Lindblad Expeditions (LIND) Proxy filing summary
Event summary combining transcript, slides, and related documents.
Proxy filing summary
28 Apr, 2026Executive summary
The 2026 annual meeting will be held virtually on June 10, 2026, with voting on director elections, executive compensation, and auditor ratification.
Stockholders of record as of April 14, 2026, are eligible to vote, with 65,499,714 shares outstanding.
Voting can be done electronically, by phone, or by mail, and all proxies are solicited by the Board.
The Board recommends voting FOR all director nominees, executive compensation, and auditor ratification.
Voting matters and shareholder proposals
Four Class B directors are up for election to serve until 2029: L. Dyson Dryden, John M. Fahey, Catherine B. Reynolds, and Andy Stuart.
Advisory vote on 2025 executive compensation (say-on-pay) is included.
Ratification of Ernst & Young LLP as independent auditor for fiscal 2026 is proposed.
Shareholder proposals for the 2027 meeting must be received by December 21, 2026.

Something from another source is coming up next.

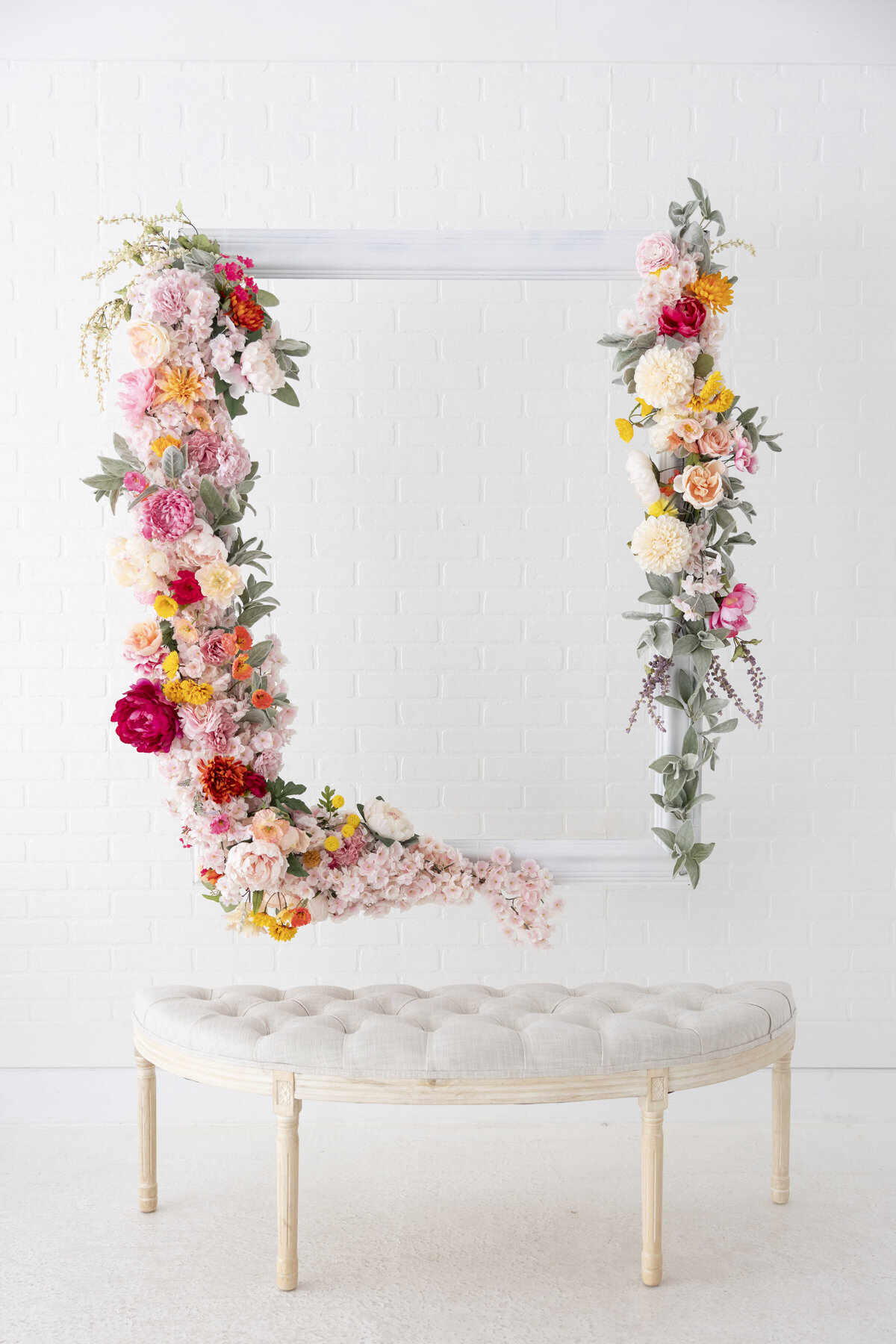 Spring Styled Sets 2025 The Brand Studio   Image by The Branded Boss Lady © 1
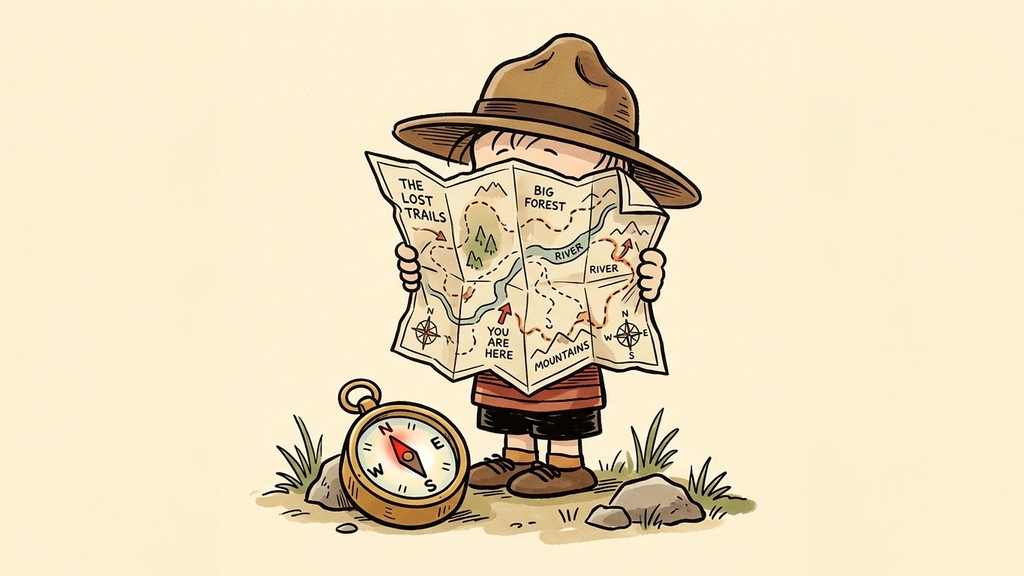 Understand exploratory testing, and unlock its true value image image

Board of directors and corporate governance
The Board consists of eleven members divided into three staggered classes.
Board leadership includes two Co-Chairs; a lead independent director is designated as needed.
All directors attended at least 75% of meetings in 2025; independence is confirmed for most directors.
Four standing committees: Nominating, Audit, Risk/Safety/Operational Compliance, and Compensation.
Board diversity and skills are emphasized, with ongoing assessment of composition.